クッキーハウスの演奏はここでひと段落。鍵盤ハーモニカデュオのための曲集01から、「♪夕日に吠える」をトオルおにいさんとツネおにいさんで演奏します。
この曲を演奏するときのお二人は、いつもながらキリッとしています。会場からも、「おおっ」という声が上がりました。
ツネさんもMCでおっしゃっていましたが、クッキーハウスさんたちは「子どもの頃にやっていた楽器をこんな風に楽しめるよ」とずっと伝え続けてきました。おこがましいことを承知のうえで言えば、私とU氏が子どもたちに対してやろうとしたことと思いは共通しています。
小学校の子どもたちにとって、鍵盤ハーモニカやリコーダーは魅力的な楽器ではないかもしれません。学校でやらされる、苦しいものかもしれません。
これらの楽器を「教育楽器」と呼ぶことがあります。楽器というからには、何か楽しみがあるはずです。大人たちはその楽しみをきちんと子どもたちに示しているでしょうか。何よりも「面白そう」「やってみたい」と子どもたちに思わせなければ、教育は始まらないはずなのです。
そんなことを「突き詰めたらこうなりました」という触れ込みで、ツネおにいさんがリコーダー奏者の中村 栄宏さんを紹介しました。少し照れ笑いをしながら、中村さんが登場します。
「喋るんですね」
開口一番、中村さんが言います。キッチリと決まったプログラムではなかったのか、それともこのアットホームな雰囲気だからなのか。けれども、そんな普通の雰囲気が心地よいと感じられるライブです。
MCの途中でも、音楽室の中をカメムシが飛びます。この音楽室に入ったときからカメムシがたくさんいて、楽団四想の方々がその都度捕まえてくれていたのですが、一向に減る気配はありません。
中村さんもカメムシが近くまで飛んできたことに驚きながら、
「方言で、『ガイザ』って言うらしいんですよ」
と紹介していました。
一曲目はトオルおにいさんのピアノで「♪Summer」を演奏。二曲目の「♪めぐり逢い」は、古い音楽のピッチの話をして、現代の楽器よりも半音低い楽器であるヴォイスフルートも使いながら演奏しました。

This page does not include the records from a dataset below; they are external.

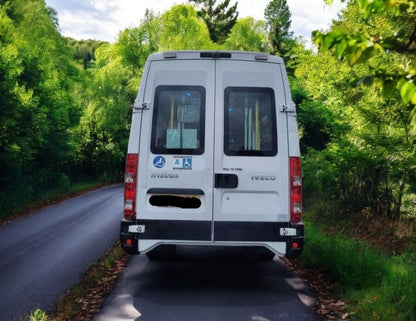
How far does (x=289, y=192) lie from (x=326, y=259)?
2.08 meters

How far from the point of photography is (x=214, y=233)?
18.6 ft

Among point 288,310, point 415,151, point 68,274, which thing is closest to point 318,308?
point 288,310

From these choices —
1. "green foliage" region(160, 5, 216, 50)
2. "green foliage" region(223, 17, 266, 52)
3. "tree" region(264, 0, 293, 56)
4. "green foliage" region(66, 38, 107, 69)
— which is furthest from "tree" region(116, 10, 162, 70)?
"green foliage" region(66, 38, 107, 69)

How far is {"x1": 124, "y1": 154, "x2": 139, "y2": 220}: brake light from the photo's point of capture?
5703 mm

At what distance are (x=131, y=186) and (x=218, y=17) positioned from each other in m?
61.4

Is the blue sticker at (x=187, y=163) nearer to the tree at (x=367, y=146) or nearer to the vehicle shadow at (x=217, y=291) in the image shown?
the vehicle shadow at (x=217, y=291)

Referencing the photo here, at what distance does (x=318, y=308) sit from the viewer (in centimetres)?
548

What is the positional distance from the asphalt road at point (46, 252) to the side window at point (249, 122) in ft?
10.2

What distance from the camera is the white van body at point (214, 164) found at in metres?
5.69

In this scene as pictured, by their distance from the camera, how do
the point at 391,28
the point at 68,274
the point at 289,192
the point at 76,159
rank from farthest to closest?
the point at 76,159
the point at 391,28
the point at 68,274
the point at 289,192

中村さんのリコーダーは、呼吸そのものだと感じます。それも、私たちが普通にする呼吸でなく、例えるならブルース・リーやジャッキー・チェンが闘うときのような、呼吸そのものに力がこもっているような、そんな気がするのでした。
「『やらなくていいんじゃない?』と交渉したんですよ」
と言いながら、リコーダーによる現代曲として「♪テナーリコーダーのためのララバイ」を紹介。こちらは、ピアノも何もなく、中村さんのリコーダー1本での演奏です。それでも、会場の誰もがその音に引き込まれていきます。中村さんの音は、何かを語る言葉のような力さえ感じるのです。
演奏が終わり、大きな拍手が鳴り響く中、クッキーハウスのトオルおにいさんとツネおにいさんが登場。

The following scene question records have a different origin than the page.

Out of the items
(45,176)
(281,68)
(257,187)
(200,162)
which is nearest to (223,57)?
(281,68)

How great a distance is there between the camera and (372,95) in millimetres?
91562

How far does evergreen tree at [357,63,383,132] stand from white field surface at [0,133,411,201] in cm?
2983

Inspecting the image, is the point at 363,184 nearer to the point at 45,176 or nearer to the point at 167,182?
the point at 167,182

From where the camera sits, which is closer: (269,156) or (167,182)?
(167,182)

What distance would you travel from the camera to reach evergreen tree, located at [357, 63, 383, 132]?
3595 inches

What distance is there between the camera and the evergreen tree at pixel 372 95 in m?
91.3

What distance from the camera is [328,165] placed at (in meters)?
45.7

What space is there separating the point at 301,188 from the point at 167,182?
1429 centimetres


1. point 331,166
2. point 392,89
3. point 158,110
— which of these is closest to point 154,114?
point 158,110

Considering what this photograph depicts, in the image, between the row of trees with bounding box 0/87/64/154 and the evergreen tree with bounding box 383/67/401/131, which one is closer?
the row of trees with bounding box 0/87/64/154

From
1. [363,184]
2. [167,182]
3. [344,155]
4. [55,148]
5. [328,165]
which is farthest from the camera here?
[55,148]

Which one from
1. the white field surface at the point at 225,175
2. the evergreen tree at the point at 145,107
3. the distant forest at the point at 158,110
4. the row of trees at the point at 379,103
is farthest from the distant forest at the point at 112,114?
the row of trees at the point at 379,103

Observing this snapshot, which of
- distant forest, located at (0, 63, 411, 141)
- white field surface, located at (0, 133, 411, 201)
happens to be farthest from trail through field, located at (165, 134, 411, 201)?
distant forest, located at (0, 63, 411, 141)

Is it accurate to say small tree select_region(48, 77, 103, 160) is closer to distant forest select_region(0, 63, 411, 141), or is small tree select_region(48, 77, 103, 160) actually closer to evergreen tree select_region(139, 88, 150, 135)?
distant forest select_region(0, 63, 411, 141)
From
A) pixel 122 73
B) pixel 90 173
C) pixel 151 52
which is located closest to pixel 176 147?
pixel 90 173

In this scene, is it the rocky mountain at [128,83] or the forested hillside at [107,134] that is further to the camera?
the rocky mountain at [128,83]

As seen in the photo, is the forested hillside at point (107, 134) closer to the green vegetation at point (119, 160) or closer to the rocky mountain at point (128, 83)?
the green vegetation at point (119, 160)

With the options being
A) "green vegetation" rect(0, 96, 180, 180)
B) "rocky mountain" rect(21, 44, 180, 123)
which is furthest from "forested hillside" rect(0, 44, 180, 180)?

「中村先生にクッキーハウスの編成に入っていただきます」
と言いました。
トオルおにいさんが鍵盤ハーモニカ、ツネおにいさんがユーフォニアム。そして、ミワコおねえさんの位置に中村さんが入ります。
「先生に振り落とされないように頑張ります」
そう言って、「♪チャルダッシュ」を演奏。ミワコおねえさんもそうでしたが、中村さんの指さばきにも大きな拍手が送られていました。
ちなみに、クッキーさんたちも今日の参加者も、中村さんのことを「先生」と呼びます。というのも、中村さんはミワコおねえさんのリコーダーの先生でもあるのです。

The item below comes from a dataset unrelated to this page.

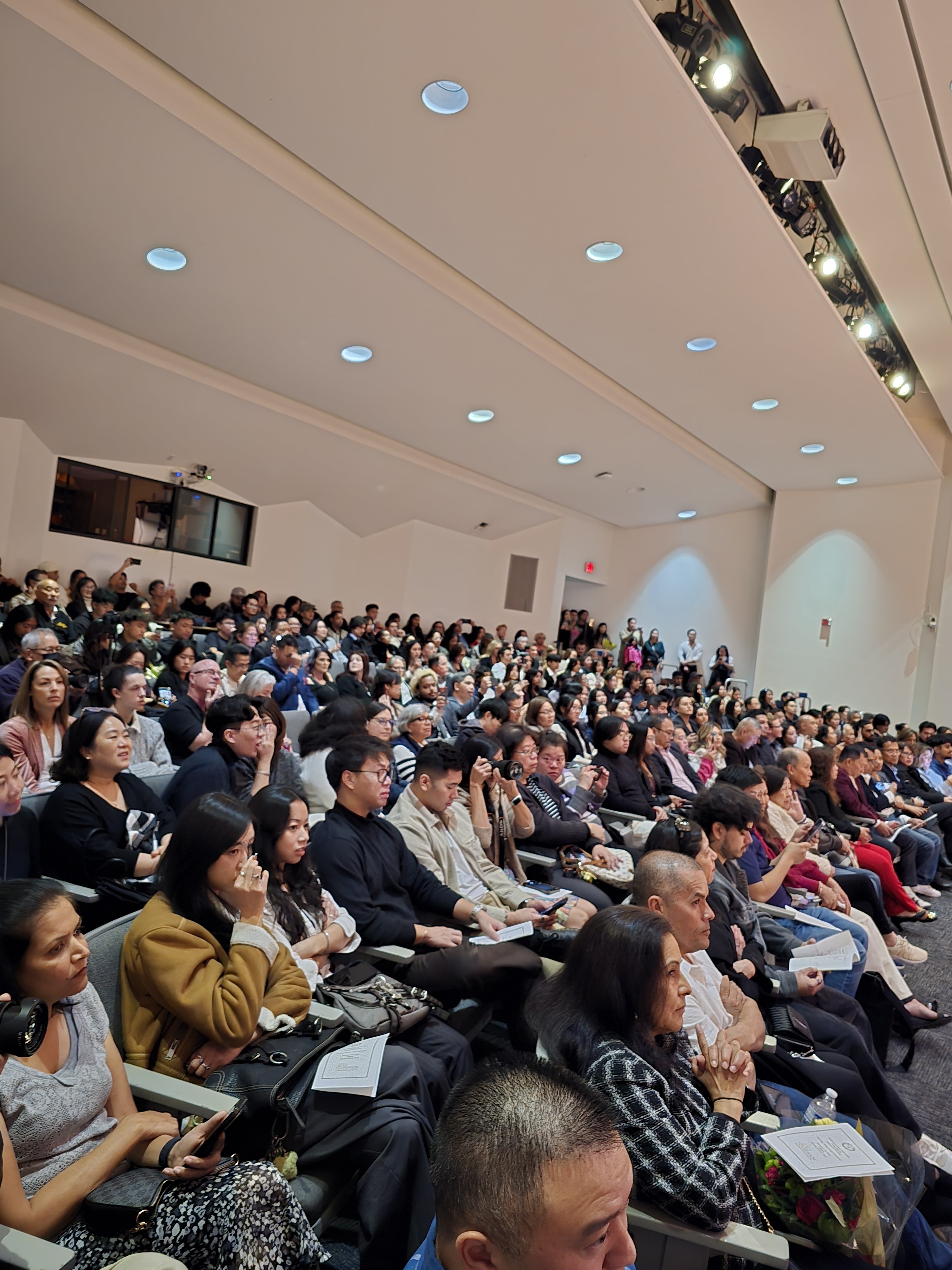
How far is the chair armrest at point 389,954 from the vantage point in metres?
2.37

師弟競演といったところで、次の曲は「♪みかんの花咲く丘。二人のぴったりと息の合った演奏にみんな大満足なのでした。
最後の曲は、「♪この道」。ツネおにいさんもオカリナで参加します。
もちろん、アンコールもアリ。
「♪マツケンサンバⅡ」は、金色の衣装を身にまとった楽団四想のケンさんが登場し、最後に楽団四想と共演した「♪Buffalo Soldier」では、ケンさんはマツケンのまま鍵盤ハーモニカを吹いて配信ライブは終了しました。
いよいよお楽しみのバーベキューです。中村さんもライブ中のMCの中で、「バーベキュー、バーベキュー」と何度か言っていました。
会場へ向かうとすでに準備ができていて、ビールもたくさん用意されています。
「かんぱーい!」
それを合図に、みんなで美味しいお肉をいただきます。
今回のミュージックキャンプでは、ずっと鍵盤ハーモニカを首からぶら下げて歩いていました。いつでも、どこでも吹けるように。
それを見た中村さんが、
「それいいなぁ。ぼくも持ってこよう」
と言って、プラスチックのソプラノリコーダーを片手に登場。なんと、即席で「♪情熱大陸」を一緒にやることになりました。
ところが、中村さんはこの曲をご存知なかったようで、ちょっとずつ細かいところを確認しながら進めます。
その間に、クッキーハウスさんたちも楽器を持ってきて、トオルおにいさんも一緒になりながら3人での遊びが始まりました。
メロディは、リコーダーの中村さんに任せればよいのです。鍵盤ハーモニカ2人は伴奏にまわり、和音を奏でたり対旋律を探ったりする。楽譜にはない、ここでしかできない音楽を作り上げるのは、いつもとはまた違った楽しみがあるのでした。